The story, first reported in last Saturday's New Bedford Standard-Times, was picked up by other news organizations, prompted diatribes on left-wing and right-wing blogs, and even turned up in an op-ed piece written by Senator Edward M. Kennedy in the Globe.

But yesterday, the student confessed that he had made it up after being confronted by the professor who had repeated the story to a Standard-Times reporter.

The professor, Brian Glyn Williams, said he went to his former student's house and asked about inconsistencies in his story. The 22-year-old student admitted it was a hoax, Williams said.

''I made it up," the professor recalled him saying. ''I'm sorry. . . . I'm so relieved that it's over."

The student was not identified in any reports. The Globe interviewed him Thursday but decided not to write a story about his assertion, because of doubts about its veracity. The student could not be reached yesterday.

Williams said the student gave no explanation. But Williams, who praised the student as hard-working and likeable, said he was shaken by the deception.

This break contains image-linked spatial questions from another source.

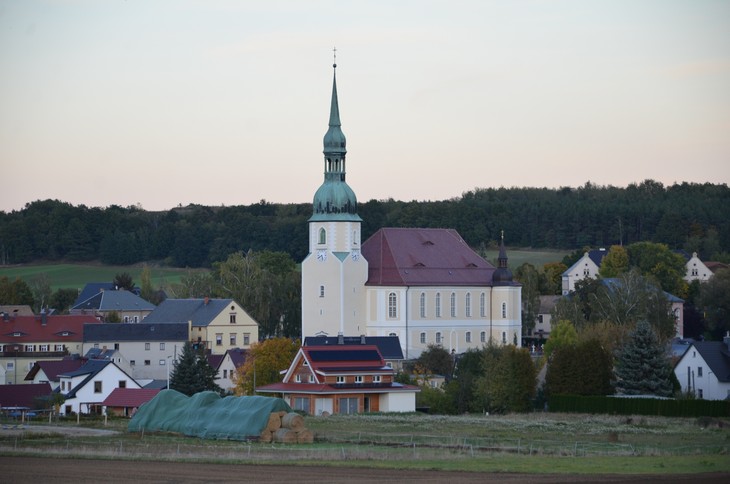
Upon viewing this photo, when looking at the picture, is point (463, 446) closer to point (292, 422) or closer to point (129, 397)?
point (292, 422)

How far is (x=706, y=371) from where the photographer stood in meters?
84.4

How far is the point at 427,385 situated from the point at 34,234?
315 ft

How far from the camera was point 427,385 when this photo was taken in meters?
88.0

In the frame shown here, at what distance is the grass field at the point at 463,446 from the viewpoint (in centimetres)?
4916

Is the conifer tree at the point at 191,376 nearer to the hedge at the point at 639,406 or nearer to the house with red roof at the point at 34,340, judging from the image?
the hedge at the point at 639,406

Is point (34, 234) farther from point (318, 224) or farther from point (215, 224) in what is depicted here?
point (318, 224)

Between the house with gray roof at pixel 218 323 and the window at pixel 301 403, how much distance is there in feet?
95.2

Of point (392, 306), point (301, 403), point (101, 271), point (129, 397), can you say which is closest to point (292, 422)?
point (301, 403)

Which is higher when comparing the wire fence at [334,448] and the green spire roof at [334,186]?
Result: the green spire roof at [334,186]

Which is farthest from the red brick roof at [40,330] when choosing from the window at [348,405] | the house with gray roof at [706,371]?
the house with gray roof at [706,371]

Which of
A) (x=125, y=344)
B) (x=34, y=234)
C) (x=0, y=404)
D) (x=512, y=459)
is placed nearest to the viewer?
(x=512, y=459)

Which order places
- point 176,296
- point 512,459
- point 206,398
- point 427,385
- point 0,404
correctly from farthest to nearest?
1. point 176,296
2. point 427,385
3. point 0,404
4. point 206,398
5. point 512,459

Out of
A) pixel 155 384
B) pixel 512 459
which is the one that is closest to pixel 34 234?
pixel 155 384

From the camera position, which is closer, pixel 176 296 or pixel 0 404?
pixel 0 404
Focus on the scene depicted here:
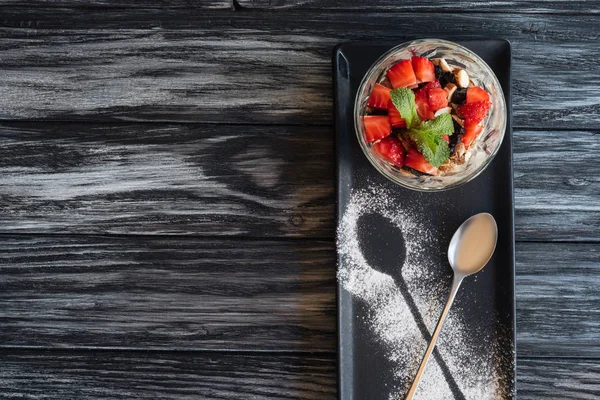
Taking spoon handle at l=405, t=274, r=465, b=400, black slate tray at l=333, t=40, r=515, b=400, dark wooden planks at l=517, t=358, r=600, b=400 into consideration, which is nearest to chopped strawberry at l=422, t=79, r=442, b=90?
black slate tray at l=333, t=40, r=515, b=400

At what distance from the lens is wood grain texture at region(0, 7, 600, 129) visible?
1.12 meters

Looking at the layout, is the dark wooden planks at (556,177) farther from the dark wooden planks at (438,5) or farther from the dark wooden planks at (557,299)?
the dark wooden planks at (438,5)

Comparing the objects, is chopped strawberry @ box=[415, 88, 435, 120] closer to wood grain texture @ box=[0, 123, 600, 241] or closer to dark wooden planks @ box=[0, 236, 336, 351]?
wood grain texture @ box=[0, 123, 600, 241]

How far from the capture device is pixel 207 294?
114cm

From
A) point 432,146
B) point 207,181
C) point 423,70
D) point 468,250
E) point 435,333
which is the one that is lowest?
point 435,333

''I feel as if I was lied to, and I have no idea why," said Williams, an associate professor of Islamic history. He said the possibility the government was scrutinizing books borrowed by his students ''disturbed me tremendously."

The story stems from an incident in the fall in a history seminar on totalitarianism and fascism taught by a colleague of Williams, Robert Pontbriand. The student, who was in the seminar, told Pontbriand he had requested an unabridged copy of ''Quotations From Chairman Mao Tse-Tung" through the UMass interlibrary loan system for a research paper.

Days later, he told Pontbriand, he was stunned to get a visit by Homeland Security agents who told him the book was on a ''watch list" and asked why he wanted it. Pontbriand was appalled. ''A university is a place for the open inquiry for the truth," he said.

The story quickly made its way around the history department, and it might have stayed on campus if The New York Times had not broken a story about President Bush's approval of a controversial domestic spying program.

After that story, a Standard-Times reporter called Williams, who has traveled to Afghanistan for research, to ask whether he was concerned about government surveillance, Williams said.

As an afterthought, Williams said, he told the reporter about the alleged visit by the Homeland Security agents, and that became the lead of the Dec. 17 Standard-Times story.

John Hoey, spokesman for UMass-Dartmouth, said the university did not expect to take any action against the student. ''This was a conversation that took place between a student and his faculty members," Hoey said.

Dan Rosenfeld, managing editor of the newspaper, declined to comment yesterday, saying that the paper considered it a ''competitive newspaper story."

The university issued a statement Monday defending academic freedom, but said it had had no visits from Homeland Security agents and no record of any student seeking the Mao book through an interlibrary loan.

The student later told the professors he had requested the book at UMass-Amherst. But officials there said UMass-Dartmouth students cannot use their ID cards at the Amherst library and that all interlibrary requests are made by the libraries, not students.

A Homeland Security spokeswoman in Washington said she had no record of any interview of a UMass-Dartmouth student and pointed out that the department does not have its own agents. An FBI spokeswoman in Boston also expressed doubt.

That didn't stop it from buzzing around the Internet and even being picked up by Kennedy, who cited it as the latest example of the Bush administration's intrusion on civil liberties.

''Incredibly, we are now in an era where reading a controversial book may be evidence of a link to terrorist," he wrote in an op-ed piece in Thursday's Globe.

Laura Capps, a Kennedy spokeswoman, said last night that the senator cited ''public reports" in his opinion piece. Even if the assertion was a hoax, she said, it did not detract from Kennedy's broader point that the Bush administration has gone too far in engaging in surveillance.